Lines from a data collection —
★ ★ ★ ★ ★
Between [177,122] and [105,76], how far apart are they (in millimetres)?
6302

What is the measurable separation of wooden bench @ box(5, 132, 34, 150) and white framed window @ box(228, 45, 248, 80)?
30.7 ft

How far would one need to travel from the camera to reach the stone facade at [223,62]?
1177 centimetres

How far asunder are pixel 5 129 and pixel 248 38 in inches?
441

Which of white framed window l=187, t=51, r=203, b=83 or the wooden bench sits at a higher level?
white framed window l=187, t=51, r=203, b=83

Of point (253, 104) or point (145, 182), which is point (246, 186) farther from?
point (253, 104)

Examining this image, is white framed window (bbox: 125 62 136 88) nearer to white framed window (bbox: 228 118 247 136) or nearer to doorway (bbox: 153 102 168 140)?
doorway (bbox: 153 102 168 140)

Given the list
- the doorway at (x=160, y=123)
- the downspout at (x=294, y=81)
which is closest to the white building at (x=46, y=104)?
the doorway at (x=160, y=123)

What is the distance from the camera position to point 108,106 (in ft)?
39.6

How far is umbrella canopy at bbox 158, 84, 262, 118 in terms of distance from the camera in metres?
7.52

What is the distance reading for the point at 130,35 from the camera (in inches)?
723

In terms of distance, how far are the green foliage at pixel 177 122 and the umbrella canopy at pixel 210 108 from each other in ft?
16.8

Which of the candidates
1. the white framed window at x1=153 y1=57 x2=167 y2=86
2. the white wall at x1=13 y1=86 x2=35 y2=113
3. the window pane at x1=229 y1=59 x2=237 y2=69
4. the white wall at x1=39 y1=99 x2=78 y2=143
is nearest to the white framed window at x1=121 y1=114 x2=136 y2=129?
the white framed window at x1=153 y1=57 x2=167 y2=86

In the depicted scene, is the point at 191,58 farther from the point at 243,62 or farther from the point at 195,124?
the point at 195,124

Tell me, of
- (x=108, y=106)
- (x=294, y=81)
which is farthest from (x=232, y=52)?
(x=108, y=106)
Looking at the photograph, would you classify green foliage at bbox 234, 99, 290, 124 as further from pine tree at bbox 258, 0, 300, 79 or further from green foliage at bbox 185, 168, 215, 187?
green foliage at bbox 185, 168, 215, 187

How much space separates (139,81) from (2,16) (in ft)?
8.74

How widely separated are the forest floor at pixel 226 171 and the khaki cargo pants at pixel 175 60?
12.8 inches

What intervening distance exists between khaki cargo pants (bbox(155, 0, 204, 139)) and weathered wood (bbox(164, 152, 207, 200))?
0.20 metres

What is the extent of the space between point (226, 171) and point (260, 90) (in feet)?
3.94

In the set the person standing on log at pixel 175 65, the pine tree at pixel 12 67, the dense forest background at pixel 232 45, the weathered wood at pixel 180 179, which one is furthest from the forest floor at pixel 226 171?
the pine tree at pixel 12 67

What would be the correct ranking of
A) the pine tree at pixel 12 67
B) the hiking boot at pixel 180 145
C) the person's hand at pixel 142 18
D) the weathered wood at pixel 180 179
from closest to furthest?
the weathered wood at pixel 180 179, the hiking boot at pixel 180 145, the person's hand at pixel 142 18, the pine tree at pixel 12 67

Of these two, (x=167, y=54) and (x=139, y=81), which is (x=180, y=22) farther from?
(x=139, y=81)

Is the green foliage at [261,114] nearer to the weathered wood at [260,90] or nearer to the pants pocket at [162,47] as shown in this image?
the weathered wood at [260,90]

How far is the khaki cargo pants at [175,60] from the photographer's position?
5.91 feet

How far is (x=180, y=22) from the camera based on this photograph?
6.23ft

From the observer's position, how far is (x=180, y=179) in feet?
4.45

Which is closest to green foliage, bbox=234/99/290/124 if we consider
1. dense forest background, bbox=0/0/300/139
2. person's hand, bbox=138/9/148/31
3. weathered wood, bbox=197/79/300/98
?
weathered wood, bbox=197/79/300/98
★ ★ ★ ★ ★
WORK TO BE COMPLETED —
Turn all of the lines above into a numbered list, leaving out the blank lines.

ANSWER FOR THE TASK —
1. Between [177,122] and [105,76], how far apart are they (in millimetres)?
2. 6302
3. What is the measurable separation of wooden bench @ box(5, 132, 34, 150) and white framed window @ box(228, 45, 248, 80)?
4. 30.7 ft
5. How far would one need to travel from the camera to reach the stone facade at [223,62]?
6. 1177 centimetres
7. How far asunder are pixel 5 129 and pixel 248 38 in inches?
8. 441
9. Which of white framed window l=187, t=51, r=203, b=83 or the wooden bench sits at a higher level?
10. white framed window l=187, t=51, r=203, b=83
11. Of point (253, 104) or point (145, 182), which is point (246, 186) farther from?
12. point (253, 104)
13. Examining this image, is white framed window (bbox: 125 62 136 88) nearer to white framed window (bbox: 228 118 247 136) or nearer to doorway (bbox: 153 102 168 140)?
14. doorway (bbox: 153 102 168 140)
15. Given the list
16. - the doorway at (x=160, y=123)
17. - the downspout at (x=294, y=81)
18. which is closest to the white building at (x=46, y=104)?
19. the doorway at (x=160, y=123)
20. What is the distance from the camera position to point 108,106 (in ft)?
21. 39.6
22. How far is umbrella canopy at bbox 158, 84, 262, 118 in terms of distance from the camera in metres?
23. 7.52
24. What is the distance reading for the point at 130,35 from the camera (in inches)?
25. 723
26. In terms of distance, how far are the green foliage at pixel 177 122 and the umbrella canopy at pixel 210 108 from each other in ft?
27. 16.8
28. Which of the candidates
29. 1. the white framed window at x1=153 y1=57 x2=167 y2=86
30. 2. the white wall at x1=13 y1=86 x2=35 y2=113
31. 3. the window pane at x1=229 y1=59 x2=237 y2=69
32. 4. the white wall at x1=39 y1=99 x2=78 y2=143
33. is nearest to the white framed window at x1=121 y1=114 x2=136 y2=129?
34. the white framed window at x1=153 y1=57 x2=167 y2=86
35. In the depicted scene, is the point at 191,58 farther from the point at 243,62 or farther from the point at 195,124?
36. the point at 195,124
37. Tell me, of
38. - (x=108, y=106)
39. - (x=294, y=81)
40. which is farthest from (x=232, y=52)?
41. (x=108, y=106)
42. Looking at the photograph, would you classify green foliage at bbox 234, 99, 290, 124 as further from pine tree at bbox 258, 0, 300, 79 or further from green foliage at bbox 185, 168, 215, 187?
43. green foliage at bbox 185, 168, 215, 187
44. How much space separates (139,81) from (2,16) (in ft)?
45. 8.74
46. How widely separated are the forest floor at pixel 226 171 and the khaki cargo pants at pixel 175 60?
47. 12.8 inches
48. What intervening distance exists between khaki cargo pants (bbox(155, 0, 204, 139)) and weathered wood (bbox(164, 152, 207, 200))?
49. 0.20 metres
50. What is the extent of the space between point (226, 171) and point (260, 90) (in feet)?
51. 3.94
52. In the set the person standing on log at pixel 175 65, the pine tree at pixel 12 67, the dense forest background at pixel 232 45, the weathered wood at pixel 180 179, which one is furthest from the forest floor at pixel 226 171?
53. the pine tree at pixel 12 67
54. What would be the correct ranking of
55. A) the pine tree at pixel 12 67
56. B) the hiking boot at pixel 180 145
57. C) the person's hand at pixel 142 18
58. D) the weathered wood at pixel 180 179
59. from closest to furthest?
60. the weathered wood at pixel 180 179, the hiking boot at pixel 180 145, the person's hand at pixel 142 18, the pine tree at pixel 12 67
61. Of these two, (x=167, y=54) and (x=139, y=81), which is (x=180, y=22) farther from?
62. (x=139, y=81)
63. Is the green foliage at [261,114] nearer to the weathered wood at [260,90] or nearer to the pants pocket at [162,47] as shown in this image?
64. the weathered wood at [260,90]
65. How far is the khaki cargo pants at [175,60] from the photographer's position?
66. 5.91 feet
67. How far is (x=180, y=22) from the camera based on this photograph?
68. 6.23ft
69. From the observer's position, how far is (x=180, y=179) in feet?
70. 4.45
71. Which is closest to green foliage, bbox=234/99/290/124 if we consider
72. 1. dense forest background, bbox=0/0/300/139
73. 2. person's hand, bbox=138/9/148/31
74. 3. weathered wood, bbox=197/79/300/98
75. ?
76. weathered wood, bbox=197/79/300/98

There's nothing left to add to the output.